Op-Ed By JON COUPAL | Metropolitan News-Enterprise (The writer is president of the Howard Jarvis Taxpayers Association–California’s largest grass-roots taxpayer organization dedicated to the protection of Proposition 13 and the advancement of taxpayers’ rights.)

Wednesday, May 12, 2010 -- In a state hard hit by recession, the Los Angeles area is even worse off than most. Its abysmal unemployment rate is over 13%. No one around here says they have enough money, except the divorcing owners of the Dodgers, Frank and Jamie McCourt, and each says that about the other, not about themselves.

So perhaps it should not come as a surprise that the Los Angeles Unified School District is once again approaching voters with strains of sad violin music in the background and tin cup in hand. This might elicit pity if the district had not already hit up taxpayers for five bond measures over 13 years to pay for a mammoth $20 billion building program that has proceeded even though school enrollment has been declining for nearly a decade.
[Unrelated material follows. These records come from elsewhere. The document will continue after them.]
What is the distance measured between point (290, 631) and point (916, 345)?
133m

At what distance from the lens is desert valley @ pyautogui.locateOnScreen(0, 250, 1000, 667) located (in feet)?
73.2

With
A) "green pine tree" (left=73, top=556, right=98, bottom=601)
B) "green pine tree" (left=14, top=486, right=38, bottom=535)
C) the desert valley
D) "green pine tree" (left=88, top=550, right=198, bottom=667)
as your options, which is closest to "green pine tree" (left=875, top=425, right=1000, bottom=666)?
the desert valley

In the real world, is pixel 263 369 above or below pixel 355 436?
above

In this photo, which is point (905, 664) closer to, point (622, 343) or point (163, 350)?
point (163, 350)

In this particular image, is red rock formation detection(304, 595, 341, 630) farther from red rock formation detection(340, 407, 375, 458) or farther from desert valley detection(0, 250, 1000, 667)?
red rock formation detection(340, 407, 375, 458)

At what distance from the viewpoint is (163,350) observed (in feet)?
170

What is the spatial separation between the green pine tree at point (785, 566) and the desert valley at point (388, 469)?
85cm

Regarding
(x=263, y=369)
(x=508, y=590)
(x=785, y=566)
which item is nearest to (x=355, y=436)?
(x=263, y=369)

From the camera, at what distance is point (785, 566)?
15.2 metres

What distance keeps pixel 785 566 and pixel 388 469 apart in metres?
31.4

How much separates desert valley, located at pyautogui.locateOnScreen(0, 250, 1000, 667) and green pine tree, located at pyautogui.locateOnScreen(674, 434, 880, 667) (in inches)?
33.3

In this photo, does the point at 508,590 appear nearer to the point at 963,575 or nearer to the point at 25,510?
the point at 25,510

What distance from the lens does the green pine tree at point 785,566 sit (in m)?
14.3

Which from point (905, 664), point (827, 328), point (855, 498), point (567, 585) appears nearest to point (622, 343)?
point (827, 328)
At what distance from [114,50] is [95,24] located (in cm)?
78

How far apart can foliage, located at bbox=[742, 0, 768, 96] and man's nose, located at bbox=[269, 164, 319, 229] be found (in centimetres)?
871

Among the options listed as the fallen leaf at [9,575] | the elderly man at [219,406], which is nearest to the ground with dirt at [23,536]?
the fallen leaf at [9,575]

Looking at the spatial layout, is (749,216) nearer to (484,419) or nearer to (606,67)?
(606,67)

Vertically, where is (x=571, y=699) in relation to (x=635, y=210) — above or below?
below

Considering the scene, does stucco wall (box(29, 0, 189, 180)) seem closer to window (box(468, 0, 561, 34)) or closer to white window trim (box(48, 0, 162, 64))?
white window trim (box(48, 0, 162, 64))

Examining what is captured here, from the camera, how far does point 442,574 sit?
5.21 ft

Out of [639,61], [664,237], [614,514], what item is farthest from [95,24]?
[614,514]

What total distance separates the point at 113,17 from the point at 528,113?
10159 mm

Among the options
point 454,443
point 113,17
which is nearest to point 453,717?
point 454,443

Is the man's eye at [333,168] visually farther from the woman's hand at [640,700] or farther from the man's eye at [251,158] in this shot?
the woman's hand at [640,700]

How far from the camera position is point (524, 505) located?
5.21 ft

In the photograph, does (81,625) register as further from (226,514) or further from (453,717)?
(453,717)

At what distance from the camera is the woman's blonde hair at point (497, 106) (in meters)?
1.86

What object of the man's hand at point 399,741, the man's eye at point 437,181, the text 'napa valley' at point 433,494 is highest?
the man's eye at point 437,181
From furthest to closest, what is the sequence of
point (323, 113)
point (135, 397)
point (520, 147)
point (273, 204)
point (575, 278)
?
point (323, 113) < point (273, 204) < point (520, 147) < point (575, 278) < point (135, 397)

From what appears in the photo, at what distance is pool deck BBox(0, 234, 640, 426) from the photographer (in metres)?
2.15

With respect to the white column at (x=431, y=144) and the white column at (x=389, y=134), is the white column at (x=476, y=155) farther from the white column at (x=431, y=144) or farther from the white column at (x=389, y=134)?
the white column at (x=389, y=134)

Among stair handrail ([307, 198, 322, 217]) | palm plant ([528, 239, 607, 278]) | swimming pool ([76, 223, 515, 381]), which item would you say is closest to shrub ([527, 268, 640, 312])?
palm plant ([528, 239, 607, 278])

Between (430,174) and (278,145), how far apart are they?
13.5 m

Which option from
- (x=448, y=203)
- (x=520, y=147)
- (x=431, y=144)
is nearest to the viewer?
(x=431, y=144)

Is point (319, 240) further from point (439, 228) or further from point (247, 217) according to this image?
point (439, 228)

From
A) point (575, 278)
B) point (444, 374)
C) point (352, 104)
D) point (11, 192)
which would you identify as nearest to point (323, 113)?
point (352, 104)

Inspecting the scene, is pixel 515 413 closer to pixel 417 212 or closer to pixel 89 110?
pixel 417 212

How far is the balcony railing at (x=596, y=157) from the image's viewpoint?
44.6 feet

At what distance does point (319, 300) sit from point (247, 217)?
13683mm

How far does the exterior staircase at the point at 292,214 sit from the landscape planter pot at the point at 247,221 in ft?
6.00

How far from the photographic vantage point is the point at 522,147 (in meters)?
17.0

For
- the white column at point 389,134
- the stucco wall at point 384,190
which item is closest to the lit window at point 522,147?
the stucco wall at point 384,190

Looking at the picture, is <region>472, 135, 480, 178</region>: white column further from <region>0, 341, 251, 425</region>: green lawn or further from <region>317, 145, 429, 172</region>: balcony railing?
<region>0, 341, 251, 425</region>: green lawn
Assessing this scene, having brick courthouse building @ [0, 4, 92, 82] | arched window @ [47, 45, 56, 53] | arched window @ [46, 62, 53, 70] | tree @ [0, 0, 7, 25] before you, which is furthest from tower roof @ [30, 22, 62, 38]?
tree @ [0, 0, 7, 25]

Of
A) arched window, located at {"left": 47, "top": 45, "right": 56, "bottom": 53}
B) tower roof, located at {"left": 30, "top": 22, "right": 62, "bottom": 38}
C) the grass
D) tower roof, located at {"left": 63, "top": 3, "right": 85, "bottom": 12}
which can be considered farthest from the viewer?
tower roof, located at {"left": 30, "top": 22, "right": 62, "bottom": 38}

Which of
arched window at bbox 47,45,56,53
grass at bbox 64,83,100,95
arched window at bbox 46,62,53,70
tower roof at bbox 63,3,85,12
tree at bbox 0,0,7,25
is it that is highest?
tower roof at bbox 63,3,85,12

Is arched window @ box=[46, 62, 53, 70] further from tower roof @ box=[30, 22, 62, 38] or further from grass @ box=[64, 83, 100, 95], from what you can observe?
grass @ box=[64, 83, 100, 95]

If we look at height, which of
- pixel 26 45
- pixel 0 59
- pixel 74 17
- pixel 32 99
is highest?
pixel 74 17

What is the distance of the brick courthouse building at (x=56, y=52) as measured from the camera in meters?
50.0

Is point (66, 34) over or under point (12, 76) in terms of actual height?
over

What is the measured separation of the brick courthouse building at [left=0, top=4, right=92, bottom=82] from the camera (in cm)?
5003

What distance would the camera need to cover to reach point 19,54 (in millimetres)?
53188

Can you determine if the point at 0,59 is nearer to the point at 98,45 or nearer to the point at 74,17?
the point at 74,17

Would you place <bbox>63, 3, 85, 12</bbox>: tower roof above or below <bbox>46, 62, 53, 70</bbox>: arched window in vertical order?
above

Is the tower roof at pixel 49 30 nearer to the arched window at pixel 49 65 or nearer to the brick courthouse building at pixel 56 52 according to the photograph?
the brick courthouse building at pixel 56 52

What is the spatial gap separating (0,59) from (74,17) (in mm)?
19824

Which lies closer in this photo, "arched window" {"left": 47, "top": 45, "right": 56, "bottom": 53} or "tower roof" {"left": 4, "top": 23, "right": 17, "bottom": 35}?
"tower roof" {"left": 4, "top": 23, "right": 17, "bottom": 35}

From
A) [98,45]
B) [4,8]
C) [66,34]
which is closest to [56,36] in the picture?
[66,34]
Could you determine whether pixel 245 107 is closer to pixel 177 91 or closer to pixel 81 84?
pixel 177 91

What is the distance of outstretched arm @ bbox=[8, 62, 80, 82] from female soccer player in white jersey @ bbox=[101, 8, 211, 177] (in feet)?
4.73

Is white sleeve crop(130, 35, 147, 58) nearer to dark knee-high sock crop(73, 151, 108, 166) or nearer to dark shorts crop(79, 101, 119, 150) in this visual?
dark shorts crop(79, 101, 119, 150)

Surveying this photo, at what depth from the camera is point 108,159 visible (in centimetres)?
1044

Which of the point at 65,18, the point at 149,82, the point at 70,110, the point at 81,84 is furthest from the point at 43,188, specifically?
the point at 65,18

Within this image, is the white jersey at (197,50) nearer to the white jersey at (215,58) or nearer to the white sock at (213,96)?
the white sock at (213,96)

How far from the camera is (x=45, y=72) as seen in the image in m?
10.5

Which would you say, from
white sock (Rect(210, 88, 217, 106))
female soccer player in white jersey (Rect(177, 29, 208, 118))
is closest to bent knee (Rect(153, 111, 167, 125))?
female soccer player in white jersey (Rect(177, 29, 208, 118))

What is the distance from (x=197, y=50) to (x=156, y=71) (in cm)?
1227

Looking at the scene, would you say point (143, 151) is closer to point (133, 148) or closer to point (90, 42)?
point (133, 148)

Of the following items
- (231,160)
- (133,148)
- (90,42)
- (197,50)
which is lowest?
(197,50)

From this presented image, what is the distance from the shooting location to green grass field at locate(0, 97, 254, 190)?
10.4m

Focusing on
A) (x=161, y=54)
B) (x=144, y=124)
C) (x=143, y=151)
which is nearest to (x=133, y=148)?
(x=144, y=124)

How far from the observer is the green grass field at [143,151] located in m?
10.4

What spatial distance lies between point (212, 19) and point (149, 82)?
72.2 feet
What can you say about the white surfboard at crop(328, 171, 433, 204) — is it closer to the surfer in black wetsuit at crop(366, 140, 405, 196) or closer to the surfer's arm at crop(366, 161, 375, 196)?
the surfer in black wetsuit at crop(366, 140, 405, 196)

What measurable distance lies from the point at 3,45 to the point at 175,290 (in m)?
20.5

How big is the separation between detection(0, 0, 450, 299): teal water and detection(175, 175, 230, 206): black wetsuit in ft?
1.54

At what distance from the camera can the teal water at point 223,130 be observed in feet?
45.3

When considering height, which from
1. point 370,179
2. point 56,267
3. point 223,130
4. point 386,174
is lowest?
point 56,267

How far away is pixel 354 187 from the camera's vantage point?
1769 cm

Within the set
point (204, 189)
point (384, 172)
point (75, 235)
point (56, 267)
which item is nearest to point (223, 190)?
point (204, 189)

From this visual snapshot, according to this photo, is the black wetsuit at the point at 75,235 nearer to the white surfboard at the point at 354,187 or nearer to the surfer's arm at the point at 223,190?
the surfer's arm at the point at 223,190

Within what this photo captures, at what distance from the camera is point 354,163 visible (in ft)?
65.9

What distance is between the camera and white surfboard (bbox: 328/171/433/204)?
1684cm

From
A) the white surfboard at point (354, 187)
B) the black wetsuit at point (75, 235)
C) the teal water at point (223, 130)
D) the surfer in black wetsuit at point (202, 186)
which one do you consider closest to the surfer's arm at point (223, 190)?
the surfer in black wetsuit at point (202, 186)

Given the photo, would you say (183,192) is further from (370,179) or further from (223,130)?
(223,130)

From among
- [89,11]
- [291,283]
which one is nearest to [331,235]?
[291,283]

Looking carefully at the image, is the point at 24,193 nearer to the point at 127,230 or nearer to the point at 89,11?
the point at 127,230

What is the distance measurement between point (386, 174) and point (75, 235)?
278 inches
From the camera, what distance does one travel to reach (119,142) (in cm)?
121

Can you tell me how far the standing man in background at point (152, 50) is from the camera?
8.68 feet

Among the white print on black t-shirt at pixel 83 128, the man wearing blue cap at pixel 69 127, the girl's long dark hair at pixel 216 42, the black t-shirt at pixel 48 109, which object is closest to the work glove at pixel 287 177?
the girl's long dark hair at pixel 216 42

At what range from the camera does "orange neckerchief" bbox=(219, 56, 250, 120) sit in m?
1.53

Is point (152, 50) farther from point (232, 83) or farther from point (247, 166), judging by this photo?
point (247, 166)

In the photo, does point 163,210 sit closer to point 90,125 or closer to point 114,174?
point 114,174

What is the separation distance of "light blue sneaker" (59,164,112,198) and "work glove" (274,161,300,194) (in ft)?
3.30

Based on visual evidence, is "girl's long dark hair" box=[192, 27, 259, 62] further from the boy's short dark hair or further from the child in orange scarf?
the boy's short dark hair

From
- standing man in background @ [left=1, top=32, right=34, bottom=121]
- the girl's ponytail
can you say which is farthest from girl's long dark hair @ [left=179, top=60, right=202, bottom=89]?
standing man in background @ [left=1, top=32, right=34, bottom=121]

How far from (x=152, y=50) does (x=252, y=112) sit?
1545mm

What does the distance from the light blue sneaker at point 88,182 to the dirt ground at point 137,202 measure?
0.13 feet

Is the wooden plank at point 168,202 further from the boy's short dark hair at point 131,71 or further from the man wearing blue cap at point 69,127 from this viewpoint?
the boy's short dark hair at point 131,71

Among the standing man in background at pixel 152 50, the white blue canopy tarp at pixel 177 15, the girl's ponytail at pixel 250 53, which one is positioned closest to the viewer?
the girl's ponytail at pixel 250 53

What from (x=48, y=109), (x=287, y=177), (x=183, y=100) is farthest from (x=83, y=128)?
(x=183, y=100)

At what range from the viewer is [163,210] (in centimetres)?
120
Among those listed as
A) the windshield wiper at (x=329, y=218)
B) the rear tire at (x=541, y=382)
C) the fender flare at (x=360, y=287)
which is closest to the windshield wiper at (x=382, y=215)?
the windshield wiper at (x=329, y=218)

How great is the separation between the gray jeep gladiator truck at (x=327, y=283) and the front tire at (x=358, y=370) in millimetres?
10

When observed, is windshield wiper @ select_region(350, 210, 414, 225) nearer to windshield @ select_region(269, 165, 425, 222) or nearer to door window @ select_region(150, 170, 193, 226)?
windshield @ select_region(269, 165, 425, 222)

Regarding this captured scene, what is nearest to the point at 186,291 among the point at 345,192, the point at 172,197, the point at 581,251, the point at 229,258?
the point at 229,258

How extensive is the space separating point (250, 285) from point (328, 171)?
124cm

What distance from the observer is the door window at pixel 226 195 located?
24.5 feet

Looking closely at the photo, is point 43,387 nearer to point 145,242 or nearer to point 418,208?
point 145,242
Many Los Angeles homeowners are paying hundreds upon hundreds of dollars each year for new classrooms for which, in the end, there may be no students.

Now, the LAUSD bureaucracy says their situation is so dire that if they do not receive a taxpayer-funded cash bailout in the form of another increase in property taxes, they may be forced to lay off teachers. It is obvious why they threaten teachers. If they threatened to lay off part of the massive LAUSD bureaucracy, voters would not only vote “no” on the Measure E tax increase, they would vote “Hell no!”

The president of United Teachers of Los Angeles, A.J. Duffy, got it right when he told the Daily News last year, “This district has lived high on its hog for 10 to 12 years, while continuing to raise administrative and supervisory personnel even while student populations were going down. Now it’s coming back to harm them.”

For some, a teachers union president—in the state that has the second highest paid educators in the nation—may lack credibility on fiscal issues. But it cannot be denied that in a dispute over resources, the teachers hold the moral high ground. It is they on whom we depend to instruct our children, not the cubicle workers in the headquarters buildings.

So in a school district that has a budget larger than many states, where does the money go? While pleading poverty, the district would have the public believe that it spends about $10,000 per child, but before anyone is tempted to approve another tax for Los Angeles schools, or any other school district for that matter, they would do well to examine the newly released study by the Cato Institute ( The report titled, “They Spend WHAT? The Real Cost of Public School,” shows the actual amount spent by the LAUSD is over $25,000 per pupil!

Why the huge difference between what we hear and what the district actually spends? It’s because, like many school districts, the LAUSD excludes whole categories of expenditures that are necessary for schools to function, such as capital costs, debt service and employee benefits.

It’s clear, taxpayers are already extremely generous, especially considering how much most are struggling. Voters would be wise to tell the district bureaucrats to shape up and do a better job of managing the billions of dollars they are already provided, at great sacrifice, by taxpayers.